• Passage provided:
*-*-*

|Colt Official Police|
|Place of origin||United States|
|In service||1907 - Present|
|Manufacturer||Colt's Manufacturing Company|
|Feed system||six round cylinder|
|Sights||Fixed iron: Blade front, V-notch rear|
The Colt Official Police is a medium frame, double-action revolver with a six-round cylinder, primarily chambered for the .38 Special cartridge, and manufactured by the Colt's Manufacturing Company. Released in 1908 as the Colt Army Special, the revolver was renamed the "Colt's Official Police" in 1927 in order to better market to law enforcement agencies. It became one of the bestselling police firearms of all time, eventually coming to exemplify typical law enforcement officer weaponry in the 1950s. The Official Police was also used by various U.S. and allied military forces during World War II.
Development and history
As the 20th Century began, the older .32 caliber revolvers which had been standard-issue for the majority of American police departments began to be phased out in favor of the larger-bore .38 caliber. In 1908, Colt introduced a sleek and modernized revolver they dubbed the Army Special, which in the powerful (for the time) and popular .38 Special quickly became the issue service revolver of many departments. During the same period, revolvers began to fall out of favor with the U.S. Military, especially after the adoption on the M1911 semi-automatic pistol. As military sales of their revolvers dropped off, Colt realized the popularity and strong sales of their pistols with civilian law enforcement agencies could form a replacement market.
By 1927, the overwhelming sales of two popular models, the Army Special and Colt Police Positive, had assured Colt's dominance of the law enforcement firearms market. Colt's marketing strategy was further fine-tuned by making a few superficial alterations to the Army Special revolver and then renaming it as the "Official Police" model. The changes included adding checkering to the trigger, matting the topstrap of the frame and widening the rear sight groove. Colt also upgraded the quality of the gun's finish from a dull blued finish to a highly polished blued surface. In 1930, Colt publicized that their Official Police model could easily handle the firing of heavily-loaded .38 rounds intended for competitor Smith & Wesson's new large N-frame revolver, the .38-44. None of the comparable S&W revolvers could safely manage this feat. By 1933, the Colt sales catalog listed many law enforcement agencies as having adopted the OP as a sidearm, including the New York City, Los Angeles, Chicago, Kansas City, Compton and Signal Hill, and other police departments. In addition, many state police organizations and even the Federal Bureau of Investigation chose the OP as their issue revolver. The U.S. Army also bought some of the revolvers, issuing them to military police and to federal agencies in need of a revolver for their armed agents, such as the Treasury Department, Coast Guard, and Postal Inspection Service. Many Official Police revolvers were also bought by the police forces and militaries of various South American countries.

*-*-*

• Records provided:
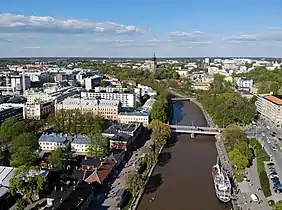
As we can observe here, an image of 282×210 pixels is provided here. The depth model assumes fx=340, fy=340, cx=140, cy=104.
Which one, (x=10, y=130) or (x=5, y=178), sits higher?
(x=10, y=130)

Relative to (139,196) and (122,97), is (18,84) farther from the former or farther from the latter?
(139,196)

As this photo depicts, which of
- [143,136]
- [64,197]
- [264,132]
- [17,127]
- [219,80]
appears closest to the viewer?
[64,197]

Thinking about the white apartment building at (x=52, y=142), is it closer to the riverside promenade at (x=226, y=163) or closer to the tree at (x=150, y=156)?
the tree at (x=150, y=156)

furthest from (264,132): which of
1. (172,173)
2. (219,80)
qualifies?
(219,80)

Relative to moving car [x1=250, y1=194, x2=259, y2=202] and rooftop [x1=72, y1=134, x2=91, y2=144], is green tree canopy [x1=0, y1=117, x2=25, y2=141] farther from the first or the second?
moving car [x1=250, y1=194, x2=259, y2=202]

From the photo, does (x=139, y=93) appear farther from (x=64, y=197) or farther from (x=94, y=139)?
(x=64, y=197)

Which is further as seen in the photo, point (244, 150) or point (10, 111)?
point (10, 111)

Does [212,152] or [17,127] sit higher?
[17,127]

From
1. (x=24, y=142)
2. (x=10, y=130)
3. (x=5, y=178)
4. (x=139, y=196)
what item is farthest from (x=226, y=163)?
(x=10, y=130)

*-*-*

• List of tasks:
1 - Using the passage on the Colt Official Police, decide whether each statement agrees with it: (a) The revolver was first released under the name Colt Army Special. (b) Comparable Smith & Wesson revolvers could safely fire the heavily-loaded .38 rounds that the Official Police handled. (c) Colt changed the gun's finish from a highly polished blued surface to a dull blued one. For each, answer yes or no and quote the words that settle it.
2 - Print the passage on the Colt Official Police between "Development and history" and "a replacement market.", inclusive.

• Expected outputs:
1 -
(a) Yes: "Released in 1908 as the Colt Army Special"
(b) No: "None of the comparable S&W revolvers could safely manage this feat."
(c) No: "from a dull blued finish to a highly polished blued surface"

2 -
Development and history
As the 20th Century began, the older .32 caliber revolvers which had been standard-issue for the majority of American police departments began to be phased out in favor of the larger-bore .38 caliber. In 1908, Colt introduced a sleek and modernized revolver they dubbed the Army Special, which in the powerful (for the time) and popular .38 Special quickly became the issue service revolver of many departments. During the same period, revolvers began to fall out of favor with the U.S. Military, especially after the adoption on the M1911 semi-automatic pistol. As military sales of their revolvers dropped off, Colt realized the popularity and strong sales of their pistols with civilian law enforcement agencies could form a replacement market.